#### TEXT PROVIDED ####

Signal says Facebook shut down their ad account after trying to run Instagram ads, which gave the viewers a rundown of the data Facebook collects and the parameters available for advertisers on the platform to target them.
“Facebook is more than willing to sell visibility into people’s lives unless it’s to tell people about how their data is being used. Being transparent about how ads use people’s data is apparently enough to get banned; in Facebook’s world, the only acceptable usage is to hide what you’re doing from your audience,” said Jun Harada, head of growth and communication at Signal.
Facebook says that Signal won’t have been able to run these ads as their policies prohibit running ads that “assert specific medical condition or sexual orientation”. However, it certainly is possible for any advertiser on Facebook — we tried — to target the users for their advertisement.
Facebook has denied Signal’s claims and has shifted the blame for misleading the people.
Facebook spokesperson Joe Osborne said, “This is a stunt by Signal, who never even tried to actually run these ads, and we didn’t shut down their ad account for trying to do so. If Signal had tried to run the ads, a couple of them would have been rejected because our advertising policies prohibit ads that assert that you have a specific medical condition or sexual orientation, as Signal should know. But of course, running the ads was never their goal, it was about getting publicity.”
Unless users know how they’re being targeted, Facebook doesn’t care how advertisers target them.
PR play by Signal?
Last month, Signal’s CEO, Moxie Marlinspike, reported vulnerabilities in Cellebrite’s surveillance software that could be exploited by embedding specially formatted files into any app installed on the device that will be subsequently scanned using the software.

#### SUPPLIED RECORDS ####

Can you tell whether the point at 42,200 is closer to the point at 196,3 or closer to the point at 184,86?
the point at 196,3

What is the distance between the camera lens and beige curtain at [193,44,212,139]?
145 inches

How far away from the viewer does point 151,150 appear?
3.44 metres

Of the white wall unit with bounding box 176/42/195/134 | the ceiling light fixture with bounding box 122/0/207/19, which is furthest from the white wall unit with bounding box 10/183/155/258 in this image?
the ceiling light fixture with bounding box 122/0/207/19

####

TASKS TO CARRY OUT:
**1)** List every person named in the article about Signal and Facebook, with the role the article gives each one.
**2)** Answer these questions from the article about Signal and Facebook:
(a) On which platform does Signal say it tried to run the ads?
(b) What does the Facebook spokesperson call Signal's action?
(c) Whose surveillance software did Moxie Marlinspike report vulnerabilities in?
**3)** Repeat part of the article about Signal and Facebook, starting at the words "Signal says Facebook" and ending after "to target them.", and change "advertisers" to "marketers".

YOUR RESPONSES:
**1)**
- Jun Harada: head of growth and communication at Signal
- Joe Osborne: Facebook spokesperson
- Moxie Marlinspike: Signal's CEO

**2)**
(a) Instagram
(b) A stunt
(c) Cellebrite's

**3)**
Signal says Facebook shut down their ad account after trying to run Instagram ads, which gave the viewers a rundown of the data Facebook collects and the parameters available for marketers on the platform to target them.